:: Task details ::
Please list every line of the data below that contains the word "stick", copying each line in full. Case counts when matching.

:: Provided records ::
++++++++
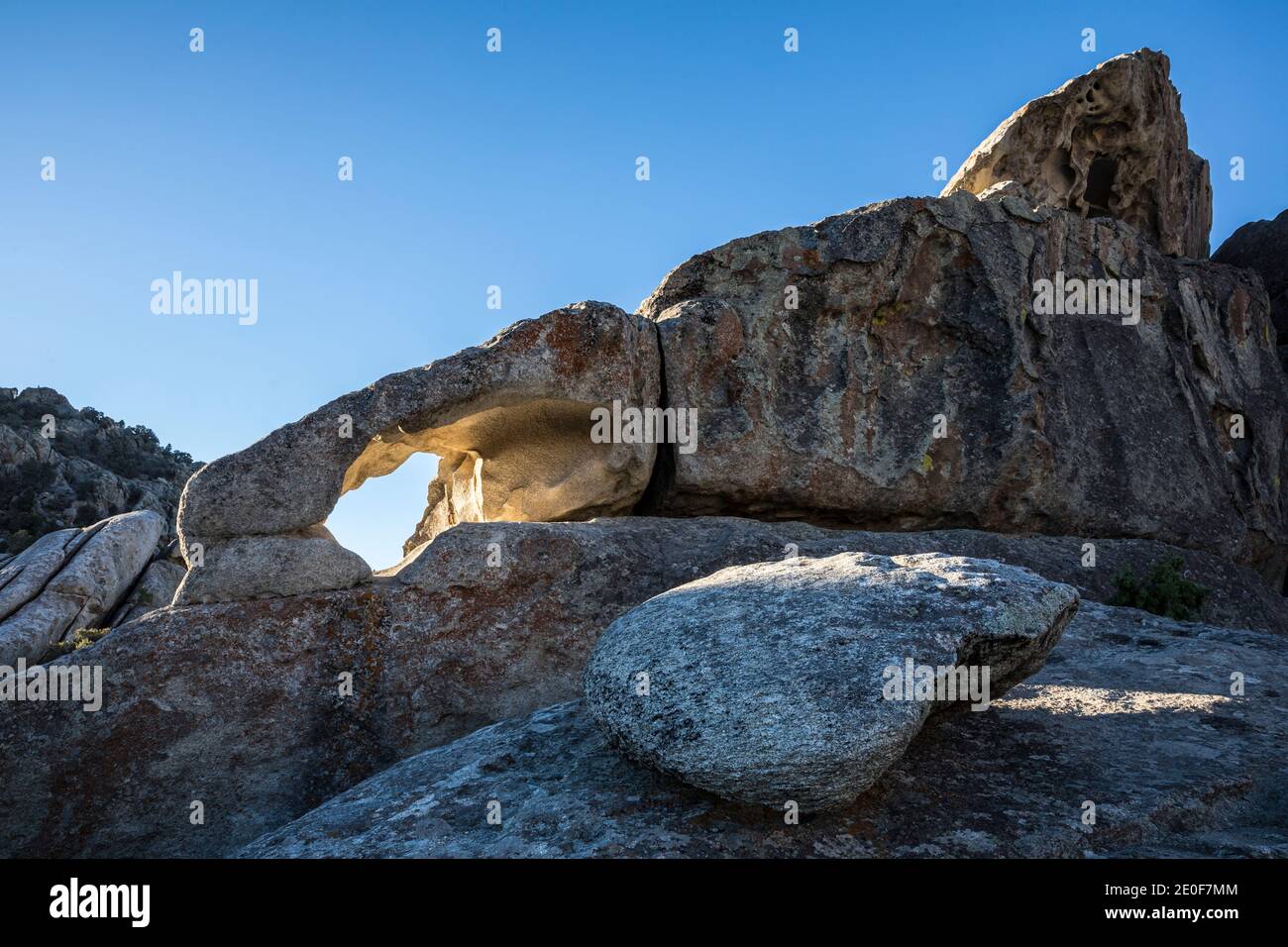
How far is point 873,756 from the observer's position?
++++++++
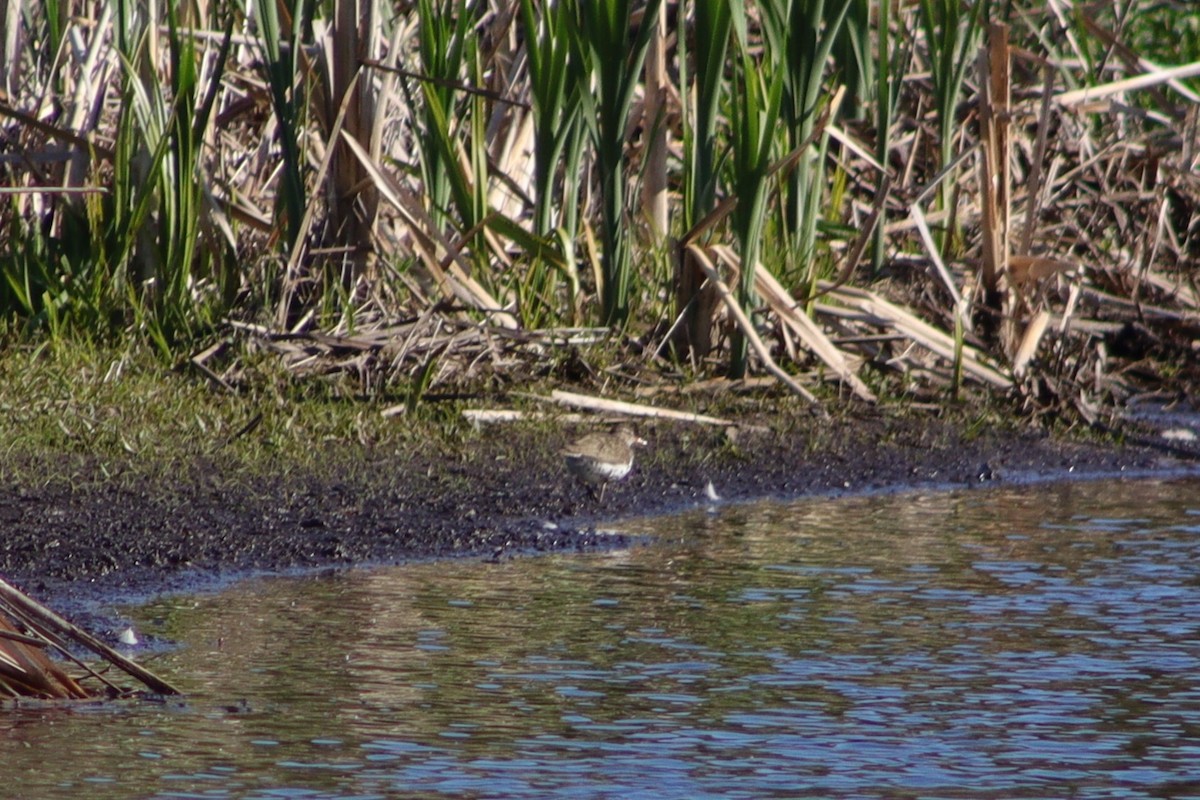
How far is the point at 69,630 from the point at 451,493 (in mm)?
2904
++++++++
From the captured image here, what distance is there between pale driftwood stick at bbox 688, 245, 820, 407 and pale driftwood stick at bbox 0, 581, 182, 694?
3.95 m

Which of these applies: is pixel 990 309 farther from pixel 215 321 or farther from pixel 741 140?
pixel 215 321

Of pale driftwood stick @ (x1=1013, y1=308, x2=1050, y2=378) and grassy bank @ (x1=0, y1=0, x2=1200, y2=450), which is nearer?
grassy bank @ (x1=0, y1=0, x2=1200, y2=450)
++++++++
:: Task response ::
From the captured image here, what distance is there between pale driftwood stick at bbox 688, 245, 820, 407 and pale driftwood stick at bbox 0, 581, 182, 694?
Of pale driftwood stick @ (x1=1013, y1=308, x2=1050, y2=378) and grassy bank @ (x1=0, y1=0, x2=1200, y2=450), which is nearer?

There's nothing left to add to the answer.